**AIM OF THE EXERCISE**
Whenever a line of the material contains the string "datasets", it should be copied.

* * * * * * *

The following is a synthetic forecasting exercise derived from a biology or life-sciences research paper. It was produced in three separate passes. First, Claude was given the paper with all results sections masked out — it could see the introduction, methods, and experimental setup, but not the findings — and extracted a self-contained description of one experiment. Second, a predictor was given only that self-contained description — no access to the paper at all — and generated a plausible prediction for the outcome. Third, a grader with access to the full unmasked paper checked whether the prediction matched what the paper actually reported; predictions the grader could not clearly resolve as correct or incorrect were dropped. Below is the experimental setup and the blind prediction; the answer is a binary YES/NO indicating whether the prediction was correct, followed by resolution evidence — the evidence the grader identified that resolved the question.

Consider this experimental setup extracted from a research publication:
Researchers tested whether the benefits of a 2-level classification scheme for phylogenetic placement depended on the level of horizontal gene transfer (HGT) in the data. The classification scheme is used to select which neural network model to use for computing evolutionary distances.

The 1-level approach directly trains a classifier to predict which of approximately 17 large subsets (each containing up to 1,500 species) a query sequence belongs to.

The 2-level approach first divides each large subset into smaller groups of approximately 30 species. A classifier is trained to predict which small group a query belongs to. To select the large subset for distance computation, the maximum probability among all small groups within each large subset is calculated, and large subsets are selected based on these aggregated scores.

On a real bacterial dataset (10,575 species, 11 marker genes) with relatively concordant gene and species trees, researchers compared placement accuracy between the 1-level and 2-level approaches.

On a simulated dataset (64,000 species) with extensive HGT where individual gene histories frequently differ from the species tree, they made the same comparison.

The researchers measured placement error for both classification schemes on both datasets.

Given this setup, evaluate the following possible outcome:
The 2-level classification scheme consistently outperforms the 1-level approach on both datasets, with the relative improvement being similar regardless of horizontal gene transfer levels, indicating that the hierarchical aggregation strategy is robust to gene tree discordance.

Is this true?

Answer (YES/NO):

* * * * * * *

**ANSWER FOR THIS EXERCISE**
The researchers measured placement error for both classification schemes on both datasets.
The 2-level classification scheme consistently outperforms the 1-level approach on both datasets, with the relative improvement being similar regardless of horizontal gene transfer levels, indicating that the hierarchical aggregation strategy is robust to gene tree discordance.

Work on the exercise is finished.